## [WORK INSTRUCTIONS]
Find the line that contains "How far from the viewpoint". Copy it and every line after it to the end of the material below, exactly, with no pictures.

[Records of spatial reasoning questions]

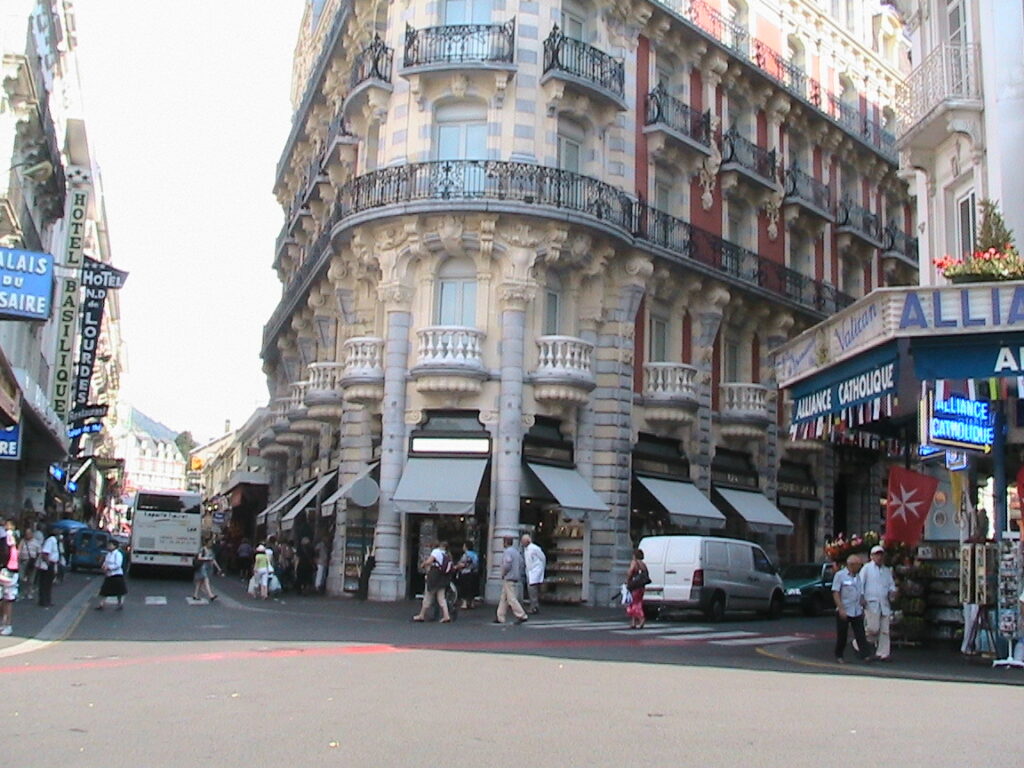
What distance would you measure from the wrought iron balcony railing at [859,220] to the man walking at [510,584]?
21.1m

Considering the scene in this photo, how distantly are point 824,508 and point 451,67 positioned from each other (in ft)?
60.5

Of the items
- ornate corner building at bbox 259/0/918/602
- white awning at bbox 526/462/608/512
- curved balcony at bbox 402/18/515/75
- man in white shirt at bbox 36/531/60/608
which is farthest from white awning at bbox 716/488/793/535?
man in white shirt at bbox 36/531/60/608

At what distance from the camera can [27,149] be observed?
31438 mm

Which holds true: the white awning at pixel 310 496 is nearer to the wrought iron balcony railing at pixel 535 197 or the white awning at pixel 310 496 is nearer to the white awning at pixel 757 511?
the wrought iron balcony railing at pixel 535 197

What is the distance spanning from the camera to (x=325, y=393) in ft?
100

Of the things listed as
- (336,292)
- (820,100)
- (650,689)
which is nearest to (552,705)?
(650,689)

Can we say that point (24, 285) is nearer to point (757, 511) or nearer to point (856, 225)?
point (757, 511)

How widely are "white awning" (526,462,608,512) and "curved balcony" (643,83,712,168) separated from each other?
30.8 feet

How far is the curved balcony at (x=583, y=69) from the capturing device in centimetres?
2781

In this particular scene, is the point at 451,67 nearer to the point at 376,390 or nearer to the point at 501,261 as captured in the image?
the point at 501,261

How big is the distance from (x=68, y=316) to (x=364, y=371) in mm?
15962

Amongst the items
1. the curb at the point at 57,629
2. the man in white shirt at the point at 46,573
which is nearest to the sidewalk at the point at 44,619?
the curb at the point at 57,629

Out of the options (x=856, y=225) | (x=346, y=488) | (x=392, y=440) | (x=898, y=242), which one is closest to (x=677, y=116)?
(x=856, y=225)

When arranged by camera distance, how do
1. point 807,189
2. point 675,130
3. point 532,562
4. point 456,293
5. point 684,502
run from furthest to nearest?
point 807,189
point 675,130
point 684,502
point 456,293
point 532,562
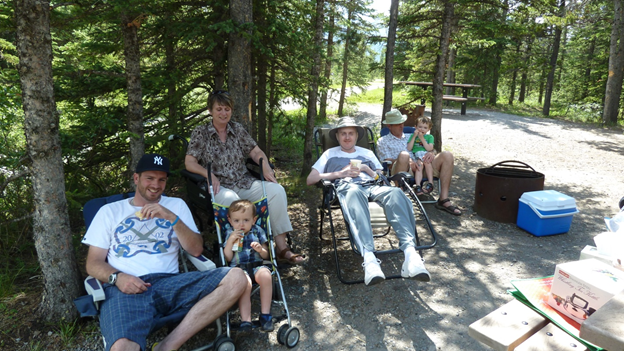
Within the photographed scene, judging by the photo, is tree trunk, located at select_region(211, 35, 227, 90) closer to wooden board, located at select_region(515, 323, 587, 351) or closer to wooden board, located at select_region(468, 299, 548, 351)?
wooden board, located at select_region(468, 299, 548, 351)

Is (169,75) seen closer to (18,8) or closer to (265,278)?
(18,8)

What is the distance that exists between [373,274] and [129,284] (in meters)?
1.64

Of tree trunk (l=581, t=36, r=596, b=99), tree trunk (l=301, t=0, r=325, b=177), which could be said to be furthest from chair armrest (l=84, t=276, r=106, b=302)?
tree trunk (l=581, t=36, r=596, b=99)

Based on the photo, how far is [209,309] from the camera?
2541 millimetres

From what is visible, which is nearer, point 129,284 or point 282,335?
point 129,284

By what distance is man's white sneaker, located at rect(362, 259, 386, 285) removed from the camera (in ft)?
9.36

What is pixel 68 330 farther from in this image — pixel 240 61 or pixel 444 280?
pixel 240 61

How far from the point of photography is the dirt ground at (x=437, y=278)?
2.87 m

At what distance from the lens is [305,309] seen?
3.26 meters

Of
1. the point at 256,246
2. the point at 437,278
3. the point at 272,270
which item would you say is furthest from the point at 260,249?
the point at 437,278

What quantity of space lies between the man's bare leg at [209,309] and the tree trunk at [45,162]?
3.46 feet

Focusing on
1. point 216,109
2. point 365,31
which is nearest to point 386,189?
point 216,109

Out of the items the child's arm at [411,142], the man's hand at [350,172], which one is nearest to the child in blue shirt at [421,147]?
the child's arm at [411,142]

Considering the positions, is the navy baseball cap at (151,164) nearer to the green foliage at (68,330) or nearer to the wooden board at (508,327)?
the green foliage at (68,330)
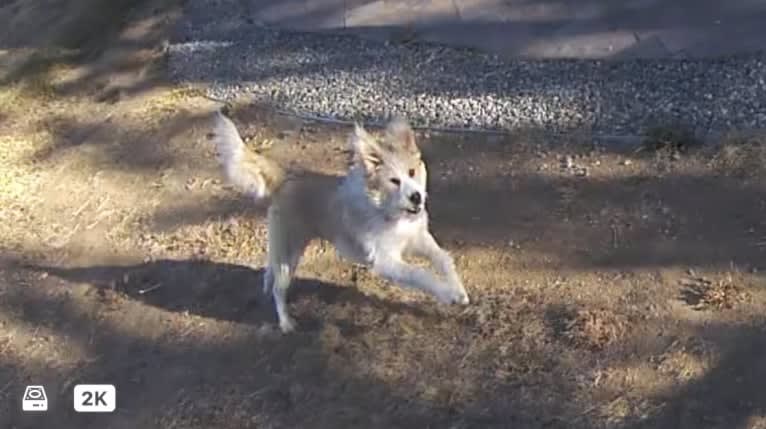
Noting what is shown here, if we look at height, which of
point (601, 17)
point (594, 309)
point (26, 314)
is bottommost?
point (26, 314)

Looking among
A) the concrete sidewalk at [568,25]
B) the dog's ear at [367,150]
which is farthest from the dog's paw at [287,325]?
the concrete sidewalk at [568,25]

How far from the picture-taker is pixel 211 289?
5477mm

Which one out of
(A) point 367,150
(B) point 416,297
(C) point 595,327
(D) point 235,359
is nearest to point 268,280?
(D) point 235,359

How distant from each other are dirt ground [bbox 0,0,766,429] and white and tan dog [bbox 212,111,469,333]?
0.31 metres

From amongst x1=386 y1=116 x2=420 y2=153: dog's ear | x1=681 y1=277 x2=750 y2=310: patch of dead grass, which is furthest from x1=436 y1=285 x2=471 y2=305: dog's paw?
x1=681 y1=277 x2=750 y2=310: patch of dead grass

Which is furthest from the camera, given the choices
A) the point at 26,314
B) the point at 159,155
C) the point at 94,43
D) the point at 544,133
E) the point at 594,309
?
the point at 94,43

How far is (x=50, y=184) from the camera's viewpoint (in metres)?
6.75

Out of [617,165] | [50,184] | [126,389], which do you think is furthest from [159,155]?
[617,165]

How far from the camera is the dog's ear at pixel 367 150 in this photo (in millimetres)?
4406

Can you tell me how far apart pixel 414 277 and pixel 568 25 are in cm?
290

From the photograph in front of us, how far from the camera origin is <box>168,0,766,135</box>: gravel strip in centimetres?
607

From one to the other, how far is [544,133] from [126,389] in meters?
2.56

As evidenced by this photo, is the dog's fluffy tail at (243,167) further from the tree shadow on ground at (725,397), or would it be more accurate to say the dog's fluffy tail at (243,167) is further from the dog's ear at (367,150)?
the tree shadow on ground at (725,397)

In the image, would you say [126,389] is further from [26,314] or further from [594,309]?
[594,309]
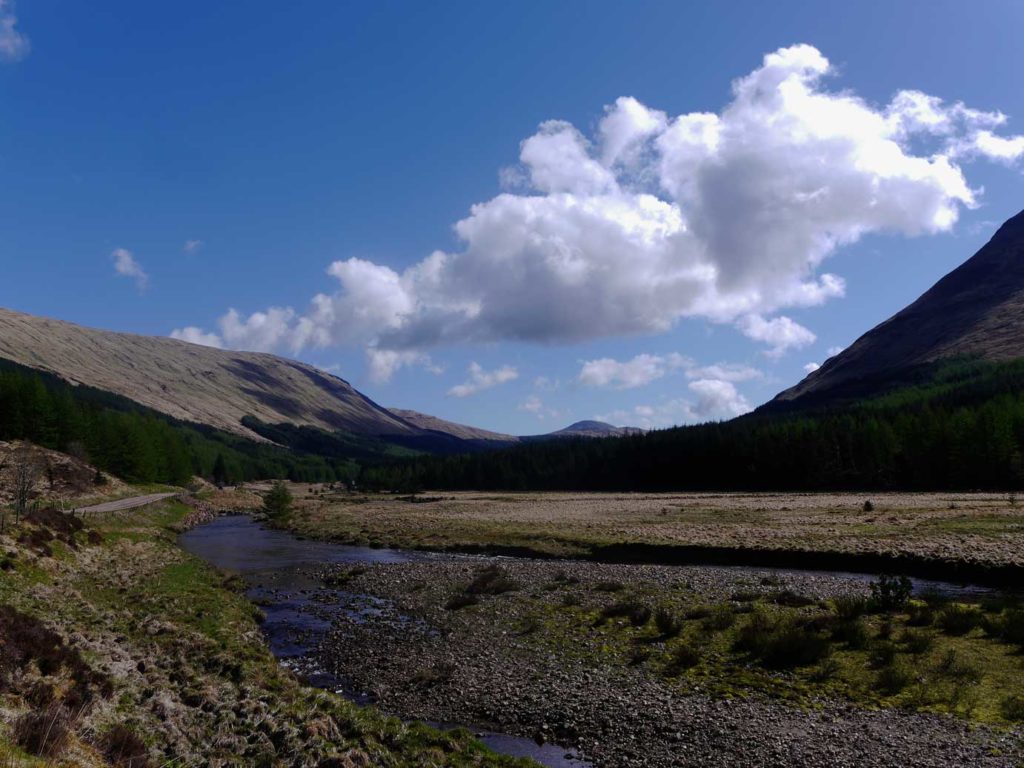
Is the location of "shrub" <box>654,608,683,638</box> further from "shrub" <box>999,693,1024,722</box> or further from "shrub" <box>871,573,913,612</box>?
"shrub" <box>999,693,1024,722</box>

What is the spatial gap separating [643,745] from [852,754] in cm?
522

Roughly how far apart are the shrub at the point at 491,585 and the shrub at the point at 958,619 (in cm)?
2113

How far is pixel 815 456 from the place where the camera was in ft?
435

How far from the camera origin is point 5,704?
12.0m

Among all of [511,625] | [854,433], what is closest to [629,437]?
[854,433]

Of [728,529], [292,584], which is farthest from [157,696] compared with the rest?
[728,529]

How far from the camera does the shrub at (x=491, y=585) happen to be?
36.4m

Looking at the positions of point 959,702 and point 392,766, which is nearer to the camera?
point 392,766

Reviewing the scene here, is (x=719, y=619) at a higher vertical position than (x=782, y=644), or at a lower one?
lower

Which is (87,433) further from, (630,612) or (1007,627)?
(1007,627)

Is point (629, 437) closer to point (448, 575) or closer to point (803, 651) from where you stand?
point (448, 575)

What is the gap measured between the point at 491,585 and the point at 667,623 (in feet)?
43.5

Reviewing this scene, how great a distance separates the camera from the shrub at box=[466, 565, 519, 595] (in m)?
36.4

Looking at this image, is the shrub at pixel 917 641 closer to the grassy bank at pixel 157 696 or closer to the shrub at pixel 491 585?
the grassy bank at pixel 157 696
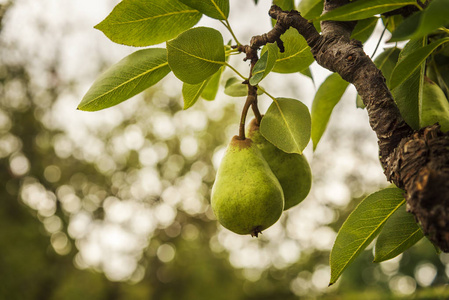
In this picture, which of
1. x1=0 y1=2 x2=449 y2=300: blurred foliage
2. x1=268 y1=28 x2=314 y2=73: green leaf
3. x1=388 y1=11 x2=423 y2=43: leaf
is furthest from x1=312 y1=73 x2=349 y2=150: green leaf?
x1=0 y1=2 x2=449 y2=300: blurred foliage

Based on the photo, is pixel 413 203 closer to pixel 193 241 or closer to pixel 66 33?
pixel 66 33

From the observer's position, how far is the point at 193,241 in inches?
438

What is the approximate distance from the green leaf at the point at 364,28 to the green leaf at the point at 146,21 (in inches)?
14.0

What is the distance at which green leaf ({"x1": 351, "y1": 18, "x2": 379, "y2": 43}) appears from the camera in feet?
2.93

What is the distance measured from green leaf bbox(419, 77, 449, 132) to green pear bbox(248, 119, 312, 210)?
0.25 m

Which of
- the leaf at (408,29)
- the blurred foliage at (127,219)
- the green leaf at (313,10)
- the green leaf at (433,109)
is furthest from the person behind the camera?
the blurred foliage at (127,219)

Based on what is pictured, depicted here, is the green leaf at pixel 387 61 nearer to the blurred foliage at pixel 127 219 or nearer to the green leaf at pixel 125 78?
the green leaf at pixel 125 78

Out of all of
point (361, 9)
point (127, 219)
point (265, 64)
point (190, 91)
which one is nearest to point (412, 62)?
point (361, 9)

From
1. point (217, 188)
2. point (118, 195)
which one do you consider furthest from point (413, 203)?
point (118, 195)

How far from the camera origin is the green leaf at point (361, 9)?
533 millimetres

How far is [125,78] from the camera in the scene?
786 mm

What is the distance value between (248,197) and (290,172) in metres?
0.14

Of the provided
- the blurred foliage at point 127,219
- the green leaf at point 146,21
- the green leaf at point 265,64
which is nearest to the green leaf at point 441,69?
the green leaf at point 265,64

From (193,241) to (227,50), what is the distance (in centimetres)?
1066
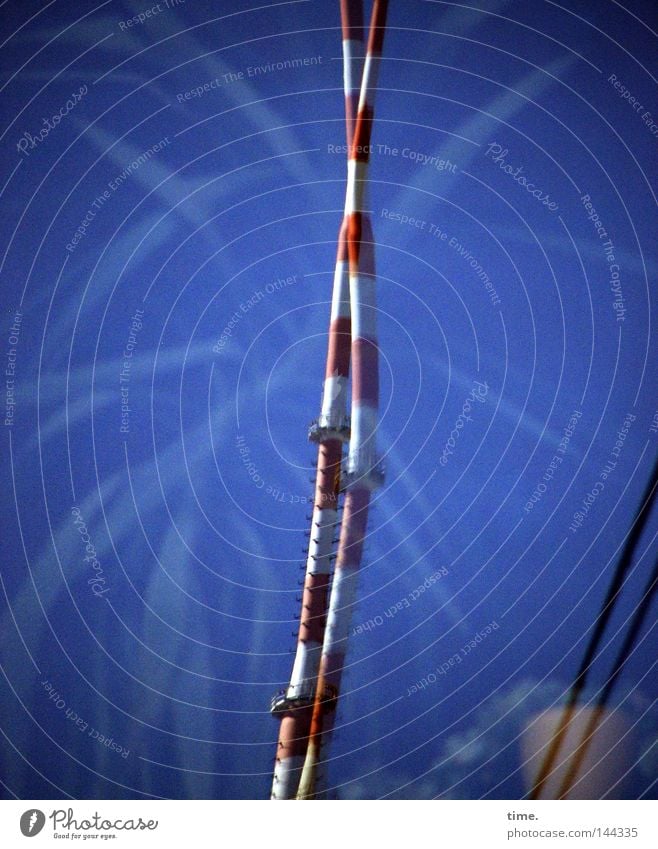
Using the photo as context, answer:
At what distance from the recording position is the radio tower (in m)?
5.80

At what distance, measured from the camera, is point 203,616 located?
584 centimetres

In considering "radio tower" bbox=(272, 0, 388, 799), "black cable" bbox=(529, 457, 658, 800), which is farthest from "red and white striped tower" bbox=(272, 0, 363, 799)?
"black cable" bbox=(529, 457, 658, 800)

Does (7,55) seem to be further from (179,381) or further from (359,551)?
(359,551)

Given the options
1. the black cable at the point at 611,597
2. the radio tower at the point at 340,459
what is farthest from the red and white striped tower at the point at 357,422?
the black cable at the point at 611,597

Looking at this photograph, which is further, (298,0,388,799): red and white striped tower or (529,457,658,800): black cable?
(298,0,388,799): red and white striped tower

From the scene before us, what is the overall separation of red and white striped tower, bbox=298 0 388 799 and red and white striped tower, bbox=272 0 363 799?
0.06 metres

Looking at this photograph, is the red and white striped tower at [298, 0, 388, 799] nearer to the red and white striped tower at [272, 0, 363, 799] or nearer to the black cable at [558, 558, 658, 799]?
the red and white striped tower at [272, 0, 363, 799]

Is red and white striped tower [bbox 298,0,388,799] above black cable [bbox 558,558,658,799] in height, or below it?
above

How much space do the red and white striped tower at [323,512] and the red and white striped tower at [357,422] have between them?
0.06 m

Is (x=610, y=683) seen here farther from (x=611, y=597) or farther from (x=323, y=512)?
(x=323, y=512)

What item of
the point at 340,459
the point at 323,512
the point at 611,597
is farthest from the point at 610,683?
the point at 340,459

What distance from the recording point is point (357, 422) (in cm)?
608

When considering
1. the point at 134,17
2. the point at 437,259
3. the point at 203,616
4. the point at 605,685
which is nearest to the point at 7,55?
the point at 134,17

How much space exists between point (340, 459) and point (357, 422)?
259 mm
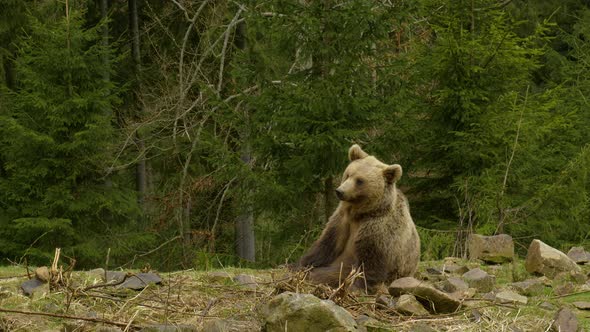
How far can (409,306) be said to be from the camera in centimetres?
486

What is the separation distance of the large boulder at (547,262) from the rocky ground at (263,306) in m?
0.79

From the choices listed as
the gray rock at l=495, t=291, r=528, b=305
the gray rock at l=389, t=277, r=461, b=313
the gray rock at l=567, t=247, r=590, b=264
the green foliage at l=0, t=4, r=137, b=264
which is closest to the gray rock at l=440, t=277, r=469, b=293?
the gray rock at l=495, t=291, r=528, b=305

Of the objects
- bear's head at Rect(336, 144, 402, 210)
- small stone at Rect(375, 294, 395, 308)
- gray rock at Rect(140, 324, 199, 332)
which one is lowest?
small stone at Rect(375, 294, 395, 308)

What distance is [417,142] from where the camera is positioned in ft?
40.8

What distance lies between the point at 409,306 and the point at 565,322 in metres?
0.92

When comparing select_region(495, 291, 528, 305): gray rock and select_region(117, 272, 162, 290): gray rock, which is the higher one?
select_region(495, 291, 528, 305): gray rock

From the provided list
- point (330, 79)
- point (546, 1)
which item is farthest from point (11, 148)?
point (546, 1)

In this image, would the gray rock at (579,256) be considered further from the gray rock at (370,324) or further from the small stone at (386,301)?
the gray rock at (370,324)

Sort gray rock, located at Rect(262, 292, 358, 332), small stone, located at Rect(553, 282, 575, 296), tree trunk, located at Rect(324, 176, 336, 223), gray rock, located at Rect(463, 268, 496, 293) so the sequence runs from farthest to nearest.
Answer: tree trunk, located at Rect(324, 176, 336, 223), gray rock, located at Rect(463, 268, 496, 293), small stone, located at Rect(553, 282, 575, 296), gray rock, located at Rect(262, 292, 358, 332)

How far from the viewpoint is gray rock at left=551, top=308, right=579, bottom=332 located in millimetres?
4457

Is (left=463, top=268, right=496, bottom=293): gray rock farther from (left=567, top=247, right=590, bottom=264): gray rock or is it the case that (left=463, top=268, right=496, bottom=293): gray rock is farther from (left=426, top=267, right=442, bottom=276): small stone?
(left=567, top=247, right=590, bottom=264): gray rock

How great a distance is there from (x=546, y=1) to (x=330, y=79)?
1790cm

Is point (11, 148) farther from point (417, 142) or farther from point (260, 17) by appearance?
point (417, 142)

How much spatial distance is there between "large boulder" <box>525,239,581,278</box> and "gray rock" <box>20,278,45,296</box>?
4.21 metres
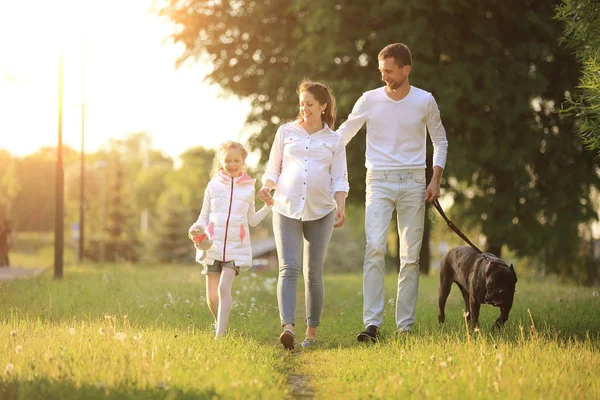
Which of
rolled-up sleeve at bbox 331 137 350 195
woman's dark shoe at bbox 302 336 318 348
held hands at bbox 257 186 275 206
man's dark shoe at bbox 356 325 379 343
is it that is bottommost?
woman's dark shoe at bbox 302 336 318 348

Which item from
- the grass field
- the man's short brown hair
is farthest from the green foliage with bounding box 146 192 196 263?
the man's short brown hair

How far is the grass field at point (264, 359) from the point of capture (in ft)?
17.6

## [TASK OUTPUT]
How far from the viewpoint is gray rock at left=551, top=308, right=579, bottom=332 located in millimetres?
4457

Is (left=463, top=268, right=496, bottom=293): gray rock farther from (left=567, top=247, right=590, bottom=264): gray rock or is it the case that (left=463, top=268, right=496, bottom=293): gray rock is farther from (left=426, top=267, right=442, bottom=276): small stone?
(left=567, top=247, right=590, bottom=264): gray rock

How great a distance is there from (x=546, y=1) to (x=330, y=79)?
1790cm

Is point (11, 148) farther from point (417, 142) or farther from point (260, 17) by appearance?
point (417, 142)

How much spatial distance is there between "large boulder" <box>525,239,581,278</box> and "gray rock" <box>20,278,45,296</box>?
4.21 metres
Which of
rolled-up sleeve at bbox 331 137 350 195
woman's dark shoe at bbox 302 336 318 348
held hands at bbox 257 186 275 206
man's dark shoe at bbox 356 325 379 343
is it that is bottommost?
woman's dark shoe at bbox 302 336 318 348

Which item from
- the grass field
- the man's short brown hair
is farthest from the green foliage with bounding box 146 192 196 263?
the man's short brown hair

How far is the grass field at point (264, 359) from the point of capture (in ft)?
17.6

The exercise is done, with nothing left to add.